---------- INFORMATION PROVIDED

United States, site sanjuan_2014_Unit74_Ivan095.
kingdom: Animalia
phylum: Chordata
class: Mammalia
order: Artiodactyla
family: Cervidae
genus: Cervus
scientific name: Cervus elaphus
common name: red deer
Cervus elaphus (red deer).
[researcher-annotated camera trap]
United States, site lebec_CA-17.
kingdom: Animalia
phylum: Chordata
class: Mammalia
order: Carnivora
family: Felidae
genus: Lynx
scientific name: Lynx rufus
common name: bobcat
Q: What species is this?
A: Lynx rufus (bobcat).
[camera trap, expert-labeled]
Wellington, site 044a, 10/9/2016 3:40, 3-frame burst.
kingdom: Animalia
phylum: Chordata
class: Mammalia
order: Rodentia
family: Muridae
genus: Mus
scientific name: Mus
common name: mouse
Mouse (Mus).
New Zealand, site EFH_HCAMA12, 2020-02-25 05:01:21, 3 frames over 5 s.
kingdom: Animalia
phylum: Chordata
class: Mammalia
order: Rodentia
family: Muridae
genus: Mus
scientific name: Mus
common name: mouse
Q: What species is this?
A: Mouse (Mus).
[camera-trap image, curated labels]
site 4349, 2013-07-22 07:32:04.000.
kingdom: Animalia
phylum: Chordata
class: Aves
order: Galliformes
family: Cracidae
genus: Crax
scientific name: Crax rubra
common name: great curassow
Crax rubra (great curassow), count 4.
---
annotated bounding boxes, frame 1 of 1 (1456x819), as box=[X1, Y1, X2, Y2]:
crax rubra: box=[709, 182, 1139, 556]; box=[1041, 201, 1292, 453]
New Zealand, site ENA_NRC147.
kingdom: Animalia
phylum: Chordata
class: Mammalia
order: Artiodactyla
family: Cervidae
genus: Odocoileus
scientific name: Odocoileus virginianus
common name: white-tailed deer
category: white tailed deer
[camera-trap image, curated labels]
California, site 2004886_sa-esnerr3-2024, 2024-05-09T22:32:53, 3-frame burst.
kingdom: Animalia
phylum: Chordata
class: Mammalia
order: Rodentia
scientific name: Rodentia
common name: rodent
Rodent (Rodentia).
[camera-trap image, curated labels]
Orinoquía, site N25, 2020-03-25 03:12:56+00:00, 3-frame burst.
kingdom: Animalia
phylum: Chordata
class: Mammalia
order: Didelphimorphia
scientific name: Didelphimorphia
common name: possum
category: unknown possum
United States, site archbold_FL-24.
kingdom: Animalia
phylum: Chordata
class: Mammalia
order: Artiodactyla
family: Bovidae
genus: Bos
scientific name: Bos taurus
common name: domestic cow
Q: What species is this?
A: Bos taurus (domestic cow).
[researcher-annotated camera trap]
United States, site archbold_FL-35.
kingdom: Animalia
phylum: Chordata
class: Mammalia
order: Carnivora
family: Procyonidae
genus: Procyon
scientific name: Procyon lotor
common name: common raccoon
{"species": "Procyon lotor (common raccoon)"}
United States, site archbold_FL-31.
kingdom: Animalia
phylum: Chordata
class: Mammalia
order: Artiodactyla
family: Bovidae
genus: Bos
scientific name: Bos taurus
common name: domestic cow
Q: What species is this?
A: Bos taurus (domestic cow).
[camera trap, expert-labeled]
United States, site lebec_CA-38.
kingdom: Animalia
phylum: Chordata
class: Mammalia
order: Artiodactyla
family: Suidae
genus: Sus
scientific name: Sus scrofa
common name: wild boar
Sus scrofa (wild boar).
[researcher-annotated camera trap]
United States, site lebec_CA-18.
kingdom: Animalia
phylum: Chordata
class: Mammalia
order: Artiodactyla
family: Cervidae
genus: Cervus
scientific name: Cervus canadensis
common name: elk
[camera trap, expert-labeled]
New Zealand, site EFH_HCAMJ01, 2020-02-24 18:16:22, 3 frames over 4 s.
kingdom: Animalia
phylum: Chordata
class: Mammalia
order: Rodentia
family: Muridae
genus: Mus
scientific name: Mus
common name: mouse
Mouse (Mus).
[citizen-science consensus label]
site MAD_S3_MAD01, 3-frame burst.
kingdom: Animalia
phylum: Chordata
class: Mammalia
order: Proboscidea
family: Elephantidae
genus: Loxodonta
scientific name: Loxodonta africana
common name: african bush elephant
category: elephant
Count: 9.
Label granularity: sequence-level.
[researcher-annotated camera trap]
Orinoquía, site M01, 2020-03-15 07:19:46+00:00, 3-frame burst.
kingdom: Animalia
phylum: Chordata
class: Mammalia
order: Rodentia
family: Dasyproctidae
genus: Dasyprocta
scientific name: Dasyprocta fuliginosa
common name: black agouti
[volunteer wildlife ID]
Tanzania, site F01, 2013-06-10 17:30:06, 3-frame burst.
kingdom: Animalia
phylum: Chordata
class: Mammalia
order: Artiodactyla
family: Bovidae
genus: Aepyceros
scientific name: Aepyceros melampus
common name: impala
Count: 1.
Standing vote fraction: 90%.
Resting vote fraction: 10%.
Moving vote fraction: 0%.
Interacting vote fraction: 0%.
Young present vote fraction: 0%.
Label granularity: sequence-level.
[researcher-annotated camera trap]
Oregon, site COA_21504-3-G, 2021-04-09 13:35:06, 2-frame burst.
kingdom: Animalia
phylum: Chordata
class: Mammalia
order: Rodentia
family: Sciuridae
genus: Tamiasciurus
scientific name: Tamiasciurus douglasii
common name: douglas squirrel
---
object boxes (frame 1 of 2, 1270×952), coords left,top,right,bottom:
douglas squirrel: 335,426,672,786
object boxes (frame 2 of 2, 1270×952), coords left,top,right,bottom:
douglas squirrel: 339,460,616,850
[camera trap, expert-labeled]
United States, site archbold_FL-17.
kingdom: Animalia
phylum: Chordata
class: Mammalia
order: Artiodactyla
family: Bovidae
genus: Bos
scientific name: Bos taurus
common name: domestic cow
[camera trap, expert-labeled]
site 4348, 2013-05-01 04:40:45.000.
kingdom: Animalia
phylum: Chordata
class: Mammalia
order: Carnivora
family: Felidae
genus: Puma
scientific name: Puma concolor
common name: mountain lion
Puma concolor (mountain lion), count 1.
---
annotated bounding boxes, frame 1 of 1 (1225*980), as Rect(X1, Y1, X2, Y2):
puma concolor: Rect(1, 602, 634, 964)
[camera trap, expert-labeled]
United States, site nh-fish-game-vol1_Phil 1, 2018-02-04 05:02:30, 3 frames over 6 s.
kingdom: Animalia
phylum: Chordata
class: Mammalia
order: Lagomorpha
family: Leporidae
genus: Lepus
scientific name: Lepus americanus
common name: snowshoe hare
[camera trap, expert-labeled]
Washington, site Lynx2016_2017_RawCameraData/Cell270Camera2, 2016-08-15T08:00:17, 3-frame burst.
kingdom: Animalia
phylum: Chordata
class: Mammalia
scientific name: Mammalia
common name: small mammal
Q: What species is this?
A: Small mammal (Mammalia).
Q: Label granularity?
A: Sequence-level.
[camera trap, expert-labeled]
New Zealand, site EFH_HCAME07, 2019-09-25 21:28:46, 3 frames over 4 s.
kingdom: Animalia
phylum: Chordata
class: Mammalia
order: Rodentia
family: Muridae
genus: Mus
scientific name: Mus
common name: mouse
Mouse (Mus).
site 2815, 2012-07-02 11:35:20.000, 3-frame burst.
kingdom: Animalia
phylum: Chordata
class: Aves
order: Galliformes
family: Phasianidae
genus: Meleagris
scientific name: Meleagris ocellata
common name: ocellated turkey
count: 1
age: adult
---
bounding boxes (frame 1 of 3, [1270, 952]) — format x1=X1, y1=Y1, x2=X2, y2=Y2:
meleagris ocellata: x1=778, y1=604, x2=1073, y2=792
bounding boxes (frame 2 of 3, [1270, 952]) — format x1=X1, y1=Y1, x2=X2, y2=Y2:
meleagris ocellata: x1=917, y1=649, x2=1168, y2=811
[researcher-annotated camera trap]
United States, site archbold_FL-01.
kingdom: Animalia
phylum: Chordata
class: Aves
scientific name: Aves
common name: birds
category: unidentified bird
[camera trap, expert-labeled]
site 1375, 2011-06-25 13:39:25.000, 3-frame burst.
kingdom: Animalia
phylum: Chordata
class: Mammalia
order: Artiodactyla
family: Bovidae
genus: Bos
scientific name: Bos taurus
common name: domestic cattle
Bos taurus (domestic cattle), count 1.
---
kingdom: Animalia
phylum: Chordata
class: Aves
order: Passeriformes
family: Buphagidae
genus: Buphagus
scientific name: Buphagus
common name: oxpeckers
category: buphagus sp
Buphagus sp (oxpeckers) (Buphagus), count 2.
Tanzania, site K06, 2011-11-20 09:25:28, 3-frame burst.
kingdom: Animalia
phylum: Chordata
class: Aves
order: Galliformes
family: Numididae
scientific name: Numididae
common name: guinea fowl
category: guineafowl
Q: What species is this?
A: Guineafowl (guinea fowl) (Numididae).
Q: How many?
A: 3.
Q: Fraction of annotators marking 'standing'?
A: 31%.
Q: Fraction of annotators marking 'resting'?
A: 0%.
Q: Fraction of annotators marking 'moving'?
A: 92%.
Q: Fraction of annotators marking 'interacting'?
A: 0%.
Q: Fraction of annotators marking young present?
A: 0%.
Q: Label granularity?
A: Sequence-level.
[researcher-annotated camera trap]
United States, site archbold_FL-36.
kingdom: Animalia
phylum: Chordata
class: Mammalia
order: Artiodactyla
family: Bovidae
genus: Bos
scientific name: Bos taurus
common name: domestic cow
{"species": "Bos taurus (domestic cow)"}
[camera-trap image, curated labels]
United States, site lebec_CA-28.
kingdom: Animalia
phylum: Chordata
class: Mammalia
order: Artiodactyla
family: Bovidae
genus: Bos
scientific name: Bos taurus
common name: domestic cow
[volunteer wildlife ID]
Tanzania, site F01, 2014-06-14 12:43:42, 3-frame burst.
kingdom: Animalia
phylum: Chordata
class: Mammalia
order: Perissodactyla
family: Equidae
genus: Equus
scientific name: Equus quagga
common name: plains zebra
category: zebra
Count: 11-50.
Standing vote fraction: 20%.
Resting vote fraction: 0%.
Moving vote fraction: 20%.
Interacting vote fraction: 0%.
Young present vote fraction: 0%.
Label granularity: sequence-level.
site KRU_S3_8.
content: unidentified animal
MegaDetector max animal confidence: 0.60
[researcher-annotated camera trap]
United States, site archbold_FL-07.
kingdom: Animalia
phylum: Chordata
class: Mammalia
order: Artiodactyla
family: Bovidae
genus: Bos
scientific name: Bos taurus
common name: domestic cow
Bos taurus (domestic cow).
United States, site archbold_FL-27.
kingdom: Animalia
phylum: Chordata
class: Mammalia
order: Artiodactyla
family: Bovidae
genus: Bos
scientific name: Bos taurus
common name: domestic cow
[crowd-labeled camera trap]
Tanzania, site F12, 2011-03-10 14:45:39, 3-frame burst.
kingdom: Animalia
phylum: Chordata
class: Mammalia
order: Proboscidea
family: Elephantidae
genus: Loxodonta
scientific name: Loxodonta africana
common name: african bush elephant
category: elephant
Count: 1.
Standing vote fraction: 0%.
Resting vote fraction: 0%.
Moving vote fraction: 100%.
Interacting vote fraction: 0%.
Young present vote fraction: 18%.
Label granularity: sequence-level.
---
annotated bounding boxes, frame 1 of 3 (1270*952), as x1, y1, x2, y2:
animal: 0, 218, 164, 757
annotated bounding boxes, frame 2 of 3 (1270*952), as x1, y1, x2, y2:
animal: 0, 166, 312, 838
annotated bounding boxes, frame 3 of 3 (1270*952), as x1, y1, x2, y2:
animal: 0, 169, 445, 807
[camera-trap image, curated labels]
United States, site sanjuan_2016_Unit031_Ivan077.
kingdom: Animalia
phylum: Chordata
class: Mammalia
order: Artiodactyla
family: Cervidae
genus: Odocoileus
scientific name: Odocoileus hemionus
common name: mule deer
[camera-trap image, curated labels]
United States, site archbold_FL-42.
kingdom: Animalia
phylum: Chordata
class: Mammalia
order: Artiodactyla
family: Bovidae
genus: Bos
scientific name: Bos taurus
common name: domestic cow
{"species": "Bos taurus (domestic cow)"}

--------------------

■ **PROBLEM**: In the listing above, find the line containing "family: Suidae" and the line containing "scientific name: Aepyceros melampus", then quote both, plus every line between them, exactly as written.

■ **ANSWER BOX**:
family: Suidae
genus: Sus
scientific name: Sus scrofa
common name: wild boar
Sus scrofa (wild boar).
[researcher-annotated camera trap]
United States, site lebec_CA-18.
kingdom: Animalia
phylum: Chordata
class: Mammalia
order: Artiodactyla
family: Cervidae
genus: Cervus
scientific name: Cervus canadensis
common name: elk
[camera trap, expert-labeled]
New Zealand, site EFH_HCAMJ01, 2020-02-24 18:16:22, 3 frames over 4 s.
kingdom: Animalia
phylum: Chordata
class: Mammalia
order: Rodentia
family: Muridae
genus: Mus
scientific name: Mus
common name: mouse
Mouse (Mus).
[citizen-science consensus label]
site MAD_S3_MAD01, 3-frame burst.
kingdom: Animalia
phylum: Chordata
class: Mammalia
order: Proboscidea
family: Elephantidae
genus: Loxodonta
scientific name: Loxodonta africana
common name: african bush elephant
category: elephant
Count: 9.
Label granularity: sequence-level.
[researcher-annotated camera trap]
Orinoquía, site M01, 2020-03-15 07:19:46+00:00, 3-frame burst.
kingdom: Animalia
phylum: Chordata
class: Mammalia
order: Rodentia
family: Dasyproctidae
genus: Dasyprocta
scientific name: Dasyprocta fuliginosa
common name: black agouti
[volunteer wildlife ID]
Tanzania, site F01, 2013-06-10 17:30:06, 3-frame burst.
kingdom: Animalia
phylum: Chordata
class: Mammalia
order: Artiodactyla
family: Bovidae
genus: Aepyceros
scientific name: Aepyceros melampus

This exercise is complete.